Task prompt: Rewrite the material below with every instance of "located" changed to "situated", leaving the rest untouched.

────────────────

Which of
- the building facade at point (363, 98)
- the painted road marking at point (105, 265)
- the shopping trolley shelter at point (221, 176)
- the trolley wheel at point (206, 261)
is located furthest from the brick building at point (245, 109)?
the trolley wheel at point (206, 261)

────────────────

Solution for this task:
Which of
- the building facade at point (363, 98)
- the painted road marking at point (105, 265)
- the shopping trolley shelter at point (221, 176)
- the trolley wheel at point (206, 261)
is situated furthest from the brick building at point (245, 109)?
the trolley wheel at point (206, 261)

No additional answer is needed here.